Wednesday, April 7, 2010

I am beginning to think that FDR's speech writer was merely aiming for motivation when he told him to say, "the only thing we have to fear is fear itself". I am learning that this is something much easier said than done as there haven't been many things that I am honestly afraid of or at least admitted that make me feel this fear emotion.

/deep breath

I feel like my instincts are tuned wrong. I get the feeling and it usually turns out to be the opposite. I try to tune in, I try to listen, but it doesn't seem to to any good. Either something is off or I am extrordinarily gullible. Either is possible, but it is in a time like this that I am also reminded of a quote from High Fidelity. "Frankly speaking, I've come to the conclusion that my guts have shit for brains."

/deeper breath

There are so many trite things to say about any situation that presents a challenge and most of them can and should be applied. I am just SO nervous and scared. Maybe this is a good thing? Maybe anyone who can make me feel emotion this moving is noteworthy. Most of my insecurities are stemming from the amount of similarities that I see between current and past. My fear is messing with my head to the point that I am beginning to trip a bit. Everything was perfect. I couldn't have asked for anything more except maybe time. Every preconception and fear that I had going into it was at 100% devalidated. Yet here I am villianizing something that it is likely doesn't deserve to be villianized.

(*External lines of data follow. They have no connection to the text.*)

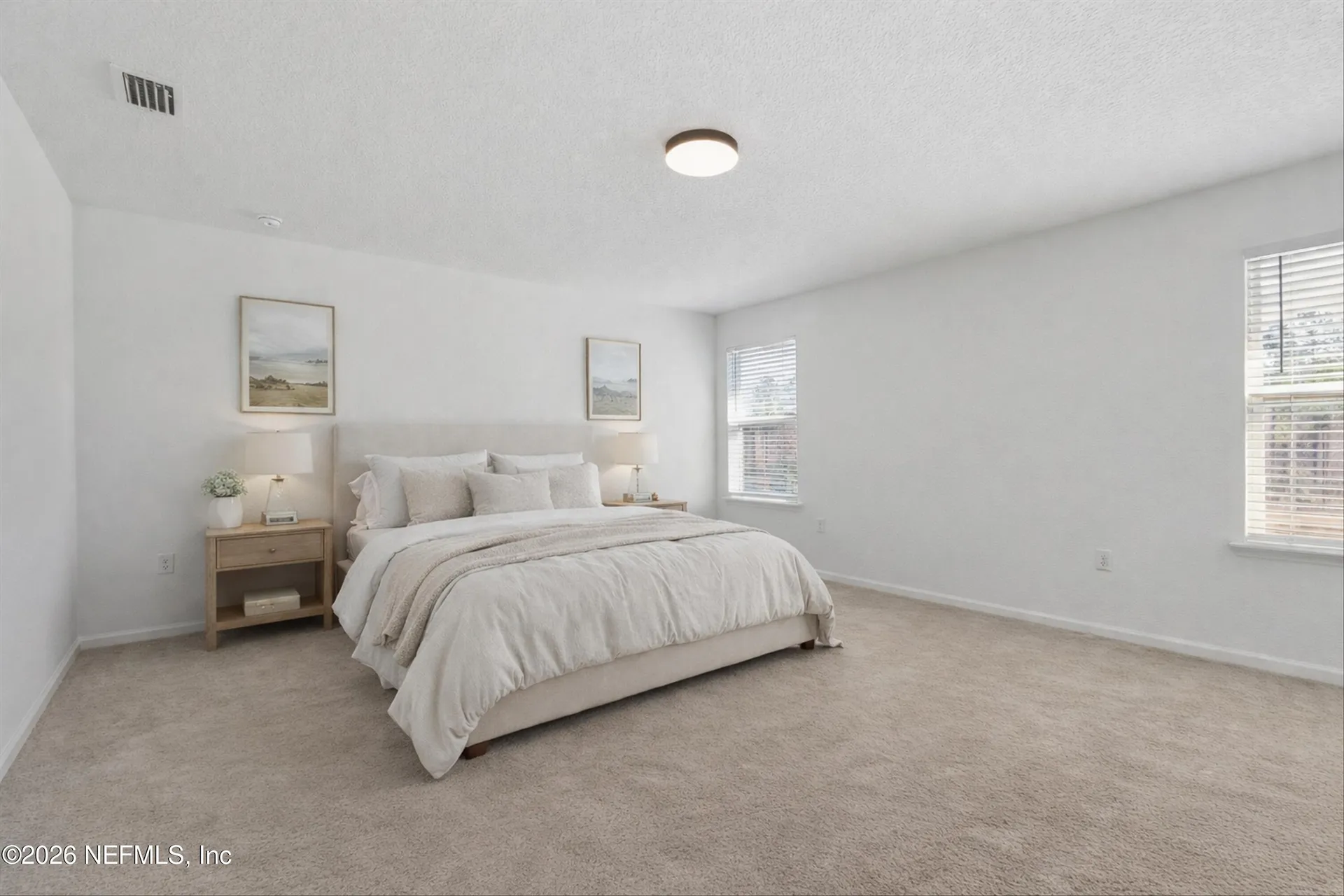 1680 Carter Landing Boulevard Jacksonville FL 32221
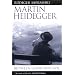 Martin Heidegger: Between Good and Evil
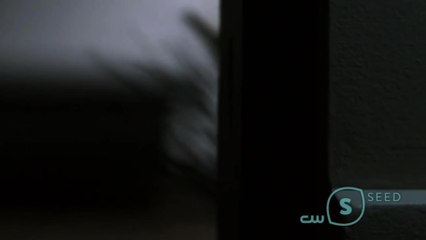 Play it Again, Dick - S01 Trailer (English) HD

I need to concentrate on myself. I need to take one day at a time and just let this unfold. I need to come back to all of my lessons that I have learned before in that I don't need to be in control of everything all of the time. As a believer in fate and destiny and all of that business, this is going to be what it is regardless. Any choices, anything that happens will. I need to stay grounded and trust MYSELF, something I have proven to have difficulties with. I have a good support system if I need it. It's going to be just fine either way the coin flips.